Au fond, la « culture » est un instrument de pouvoir et l’intellectuel un chien de garde des « dominants ». Si on le laisse faire, il arrache les enfants à leurs familles, diabolise l’or et l’argent, interdit l’héritage et la propriété privée, goulaguise ses contradicteurs. Bref : le Platon de la République = Pol Pot. D’ailleurs, Badiou maoïste… CQFD.

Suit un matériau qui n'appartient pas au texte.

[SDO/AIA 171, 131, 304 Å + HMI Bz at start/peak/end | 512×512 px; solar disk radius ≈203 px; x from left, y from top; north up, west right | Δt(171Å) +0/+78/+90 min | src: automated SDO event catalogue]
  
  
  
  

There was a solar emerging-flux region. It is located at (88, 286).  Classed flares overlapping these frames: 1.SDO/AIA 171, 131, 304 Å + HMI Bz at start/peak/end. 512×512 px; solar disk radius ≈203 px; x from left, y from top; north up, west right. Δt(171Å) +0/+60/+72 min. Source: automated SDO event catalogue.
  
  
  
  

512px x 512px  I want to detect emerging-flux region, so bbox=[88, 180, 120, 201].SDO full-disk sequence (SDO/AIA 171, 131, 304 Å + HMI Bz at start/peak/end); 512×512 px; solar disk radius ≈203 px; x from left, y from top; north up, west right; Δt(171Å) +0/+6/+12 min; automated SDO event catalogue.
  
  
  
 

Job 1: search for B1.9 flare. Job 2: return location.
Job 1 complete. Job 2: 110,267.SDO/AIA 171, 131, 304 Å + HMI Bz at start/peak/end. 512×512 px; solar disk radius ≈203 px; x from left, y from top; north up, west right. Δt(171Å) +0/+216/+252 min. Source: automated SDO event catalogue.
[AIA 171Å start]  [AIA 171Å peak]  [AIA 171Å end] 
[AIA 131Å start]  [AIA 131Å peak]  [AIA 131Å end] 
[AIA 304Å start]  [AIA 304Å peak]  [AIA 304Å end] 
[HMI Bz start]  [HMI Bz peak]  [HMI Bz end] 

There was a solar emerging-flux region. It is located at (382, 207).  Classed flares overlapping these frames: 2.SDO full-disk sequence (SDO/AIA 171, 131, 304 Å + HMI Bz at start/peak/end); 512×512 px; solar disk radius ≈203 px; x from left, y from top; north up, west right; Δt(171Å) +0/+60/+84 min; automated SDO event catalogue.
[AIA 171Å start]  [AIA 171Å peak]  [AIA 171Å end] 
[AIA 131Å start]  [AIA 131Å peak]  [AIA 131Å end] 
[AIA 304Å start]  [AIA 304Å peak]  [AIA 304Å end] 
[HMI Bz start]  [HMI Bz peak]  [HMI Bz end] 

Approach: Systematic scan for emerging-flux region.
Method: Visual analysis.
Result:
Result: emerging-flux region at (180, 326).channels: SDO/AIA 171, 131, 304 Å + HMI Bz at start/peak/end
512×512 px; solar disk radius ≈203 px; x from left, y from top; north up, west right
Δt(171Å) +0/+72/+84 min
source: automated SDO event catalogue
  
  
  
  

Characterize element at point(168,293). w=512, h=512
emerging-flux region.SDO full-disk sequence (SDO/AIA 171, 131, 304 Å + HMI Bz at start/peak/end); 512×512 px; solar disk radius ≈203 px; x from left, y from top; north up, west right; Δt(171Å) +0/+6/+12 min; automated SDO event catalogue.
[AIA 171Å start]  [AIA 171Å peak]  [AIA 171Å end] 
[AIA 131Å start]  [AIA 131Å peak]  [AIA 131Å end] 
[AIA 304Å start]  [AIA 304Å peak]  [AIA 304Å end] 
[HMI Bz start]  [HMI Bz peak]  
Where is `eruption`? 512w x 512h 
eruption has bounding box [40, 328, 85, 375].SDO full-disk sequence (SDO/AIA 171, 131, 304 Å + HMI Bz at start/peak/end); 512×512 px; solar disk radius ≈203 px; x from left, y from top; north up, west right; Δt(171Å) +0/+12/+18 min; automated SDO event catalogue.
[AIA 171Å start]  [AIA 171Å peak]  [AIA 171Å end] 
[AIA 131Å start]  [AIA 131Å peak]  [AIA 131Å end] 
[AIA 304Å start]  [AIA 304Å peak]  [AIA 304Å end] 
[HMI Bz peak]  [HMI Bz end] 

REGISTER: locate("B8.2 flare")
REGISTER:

Depuis les années 1980, on s’est heureusement débarrassé de ce totalitaire communiste, le « maître à penser » : Sartre est mort opportunément au début de cette décennie salvatrice. Dans les universités, la fausse massification a été l’occasion, en France, d’une vraie paupérisation localiste, et d’une cooptation régionale « autonome », heureusement éloignée des critères internationaux de recrutement. On est chez nous, quoi ! Allez les bleus ! Pas une tête qui dépasse.

The show must go on

Depuis, on ne tolère que l’ « intellectuel spécifique » : ce prolétaire qui laboure toute une vie son petit lopin de savoir et qui, ô gloire, a la chance inouïe d’être invité sur France culture de temps en temps. Le Journaliste, grand-duc de la liberté d’expression, gère avec une circonspection de bon aloi ce vivier, domestiqué mais suspect, de « têtes pensantes », qui nourrit quotidiennement et gratuitement ses émissions « culturelles ». Nul ne s’y trompe. Tout le monde comprend qui est le Chef (qui est payé) : l’important n’est pas de causer dans le poste mais de chef-d’orchestrer la parole publique. En veillant à ce que personne ne remette en cause sérieusement l’héritage, la propriété privée, le capitalisme fin de l’histoire. Non mais, et puis quoi encore !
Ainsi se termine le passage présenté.